> [SELECTED TEXT]:
Establishing Continued Medical Need and Continued Use
by Andrea Stark
The American Sleep Apnea Association estimates that approximately 22 million Americans have sleep apnea, so demand for devices that treat the condition is high. Unfortunately, according to data from the Centers for Medicare & Medicaid Services, more than 50 percent of positive airway pressure (PAP) claims contain errors.
While PAP devices may have one of the highest error rates, they’re by no means the only products with high errors. In fact, any products that require documentation to establish “continued medical need” and “continued use” may be more prone to errors. Here’s what you need to know to help you ask for exactly the documentation you need.
Continued Medical Need:
Ongoing coverage for equipment that remains in use requires documentation establishing that the equipment continues to be medically necessary. These are the types of documentation that support “continued medical need”:
- A recent order for refills of supplies by the treating physician (only applies to items that have associated recurring supplies)

> [YOUR TASKS]:
1. In the article on continued medical need and continued use, what share of positive airway pressure (PAP) claims contain errors, according to the Centers for Medicare & Medicaid Services?
2. Extend the article on continued medical need and continued use, picking up right after its last list item.

> [SUPPLIED INFORMATION]:
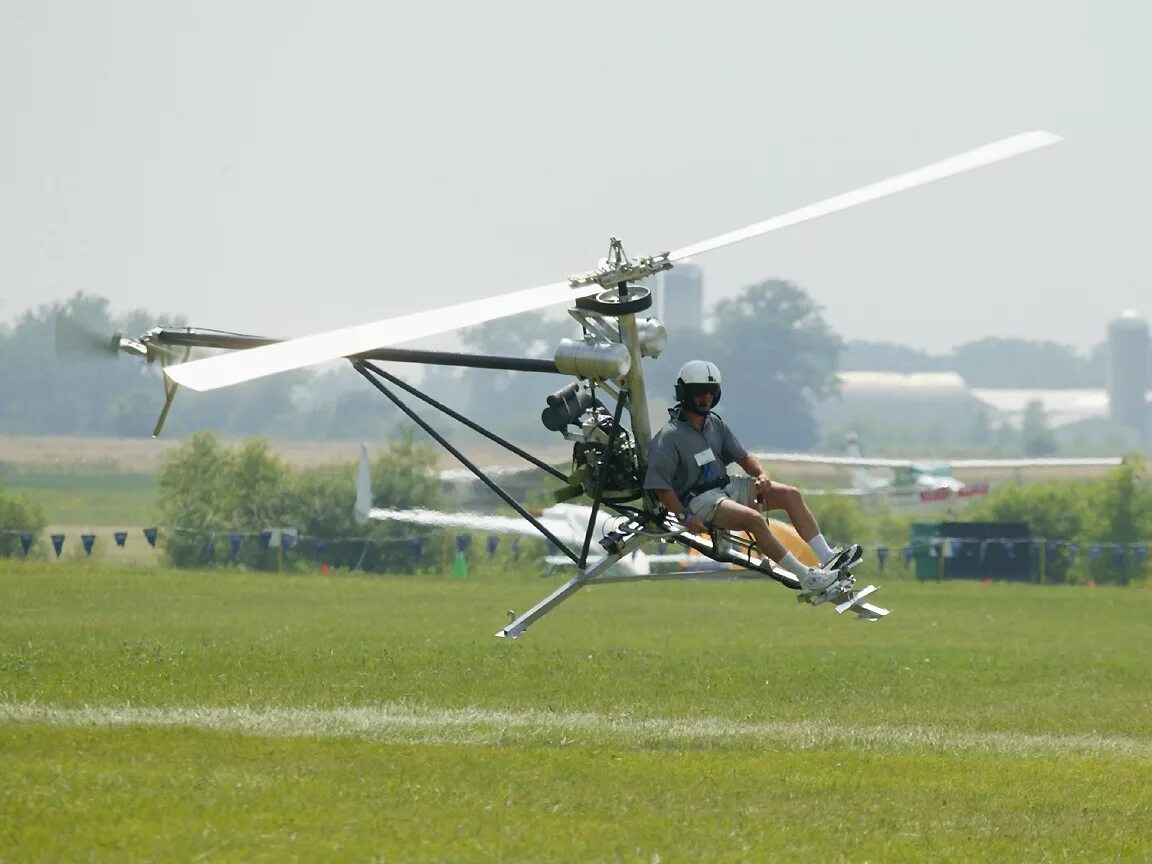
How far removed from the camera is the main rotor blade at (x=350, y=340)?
1091 cm

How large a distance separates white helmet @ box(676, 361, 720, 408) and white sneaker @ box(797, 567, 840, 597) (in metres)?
1.39

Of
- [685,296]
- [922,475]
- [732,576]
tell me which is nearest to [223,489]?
[732,576]

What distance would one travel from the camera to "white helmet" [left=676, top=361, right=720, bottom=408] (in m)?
14.4

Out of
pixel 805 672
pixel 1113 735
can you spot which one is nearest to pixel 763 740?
pixel 1113 735

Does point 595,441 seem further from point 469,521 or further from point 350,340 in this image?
point 469,521

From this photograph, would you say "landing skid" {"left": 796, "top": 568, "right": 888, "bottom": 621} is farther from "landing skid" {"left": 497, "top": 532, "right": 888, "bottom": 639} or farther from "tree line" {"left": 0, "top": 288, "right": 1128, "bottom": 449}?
"tree line" {"left": 0, "top": 288, "right": 1128, "bottom": 449}

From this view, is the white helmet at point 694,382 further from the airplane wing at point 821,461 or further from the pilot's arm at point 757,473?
the airplane wing at point 821,461

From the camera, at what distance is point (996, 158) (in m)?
14.6

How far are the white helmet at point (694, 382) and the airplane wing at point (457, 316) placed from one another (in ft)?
2.71

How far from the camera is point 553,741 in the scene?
13.7m

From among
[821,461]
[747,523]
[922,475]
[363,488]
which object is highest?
[922,475]

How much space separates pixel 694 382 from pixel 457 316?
7.41ft

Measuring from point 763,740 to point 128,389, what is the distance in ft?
220

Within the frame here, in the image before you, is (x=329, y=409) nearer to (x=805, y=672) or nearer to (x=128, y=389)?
(x=128, y=389)
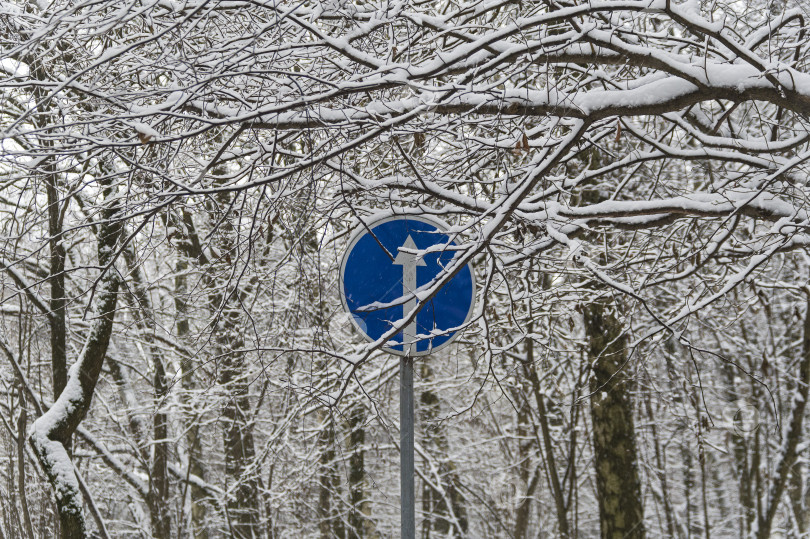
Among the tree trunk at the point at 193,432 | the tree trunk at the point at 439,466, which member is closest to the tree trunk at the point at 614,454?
the tree trunk at the point at 439,466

> [RESULTS]:
1. More than 50 percent.

2.
- A recent change in prescription (modifying the original directives)
- A properly completed CMN with an appropriate length of need specified (only applies to the official CMS-approved forms)
- Timely documentation (within the past 12 months for items not subject to the face-to-face requirement and within the past six months for items subject to face-to-face) in the patient’s medical record showing usage and need of the item
“Continued use” is the term used to describe a patient’s ongoing utilization of supplies or rental items. These types of documents support continued use:
- Supplier records that document refills or additional supplies in compliance with refill documentation requirements; may also document continued use for base items if base items require recurring supplies (e.g., CPAP accessories justifying CPAP equipment)
- Supplier records that document the beneficiary’s confirmation of continued use of rental items
- Timely documentation (within the past 12 months) in the beneficiary’s medical record showing usage of the item, related options and accessories, and/or supplies
While managing these details is likely to prove challenging, there are tools that can help, such as automated systems designed specifically for document management and compliance. Whatever system you put in place, be sure that it’s designed to help you take a proactive approach to collecting and retaining documents. That way, you can avoid errors in rental and resupply billing and achieve compliance with every claim.